原子メールの届いた夜に

空き瓶に石ころをためていくような日記です。

山崎ナオコーラ『『ジューシー』ってなんですか』

 表題作を読みました。Kinoppyで購入してSONY Readerで。

 まことに山崎ナオコーラらしい、場面と場面とをがんばってつなごうとはせずに、ワンシーンワンシーンを写真のように(? というよりも時間の流れがあるので、短い動画のように、と言うべきか)描いていくタイプの小説です。

 登場人物が複数人いるのですが、誰が主人公というのでもない。しいていえば、広田・岸が視点人物になりやすいのだけど、次のようにふんわりと浮いた一段落があったりする。

 別所の電話は、最後の挨拶、言い切り型の「失礼します」が、面白い。ふわふわと喋り、最後の最後でトーンダウンするのだ。パシッと切れる、語義通りちっとも礼儀のなさそうな「失礼します」という科白なのである。

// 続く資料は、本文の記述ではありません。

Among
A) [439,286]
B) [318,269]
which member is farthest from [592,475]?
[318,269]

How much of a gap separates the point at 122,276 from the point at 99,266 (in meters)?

 ここは語り手が露出しているとも言えるのだけれど、前後の流れとしては岸の思考のようにも読める。「面白い」と感じているのは誰か? しかし、それが誰か、ということを問うこと自体が、山崎ナオコーラの小説においてはあまり意味がないのかもしれない。

 それに対して、次の場面は明確に岸の思考。

 たとえば、野球用語を日常でも通じると思っている人に、岸は反感を抱いている。「まさに逆転ホームランですね」などと言われるときも、逆転の意味はわかっても、ホームランは「遠くに飛ばす」ということをなんとなく思うだけだ。

 小説の舞台は、新聞の「テレビ欄」を作り、各新聞社に配信する会社のお話。そういう仕事があることを意識していなかったので、「そうだよなあ、各新聞社が全部作ってるわけじゃないよなあ」と思った。誤植の話とか、誤植を防ぐ読み合わせの仕方とか、そういうのもおもしろかったです。